ODF is encouraging landowners to complete burning from fuel reduction projects or commercial forest slash prior to March 31 to reduce risks of escaped burns and the rekindling of burn piles later in the season when wildland fuels have dried out. Yard debris pile burning is typically allowed until May 15.
Spring is often the time when landowners work to clean up vegetation and yard debris around their property and is the perfect time for cleaning gutters and removing leaves and needles from rooftops to reduce risk of wildfire damage to homes and buildings.
However, ODF reminds landowners to be cautious if they plan to burn that material. Weather in the spring can often be erratic and winds can pick up suddenly, fanning flames and dispersing embers into dry vegetation nearby. Many communities have programs which allow for chipping and disposal of these types of materials at low or no cost to landowners. ODF encourages landowners to take advantage of these “No Burn” opportunities.
During the month of May the Wasco County landfill accepts yard debris free of charge. Below are some tips to reduce the risk of a fire getting out of control.
• Check with local fire department and county restrictions to be certain burning is allowed and what restrictions should be followed.

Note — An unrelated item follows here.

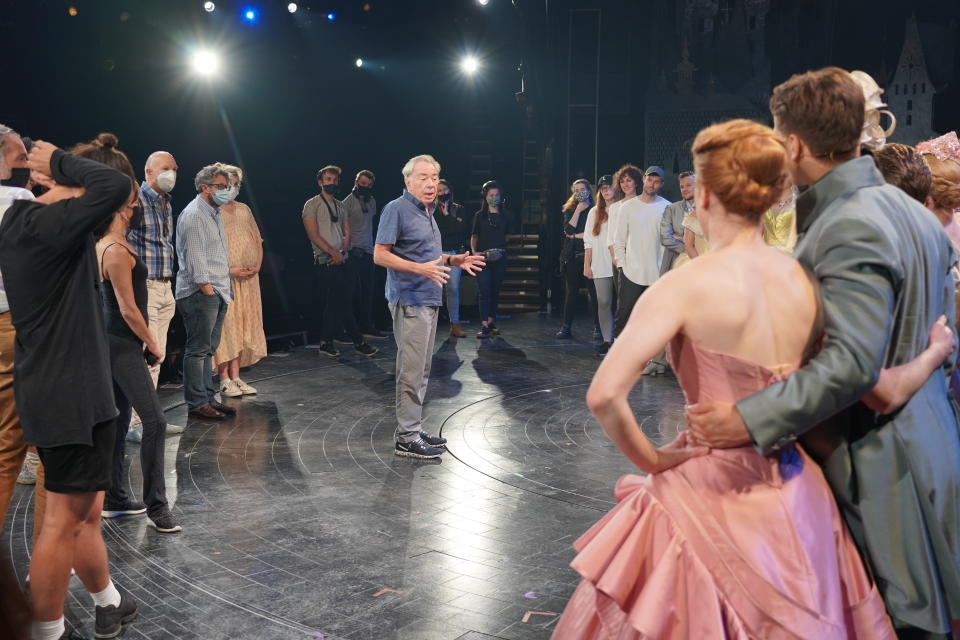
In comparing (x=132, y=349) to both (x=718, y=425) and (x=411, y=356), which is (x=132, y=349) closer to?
(x=411, y=356)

• Check weather forecasts. Avoid burning on windy days or when wind is forecast to be erratic or increasing.
• Never leave a fire unattended. Be certain the fire is completely out prior to leaving.
• Have a water source and shovel available while burning.
• Keep debris piles small. Add material gradually as the pile burns down.
• Ensure burned piles are cold prior to adding new material for future burning.
• Contact 911 immediately if the fire gets out of control.
Landowners can be held financially responsible for the costs of putting the fire out and any damage caused by a fire if they are found to be negligent while burning.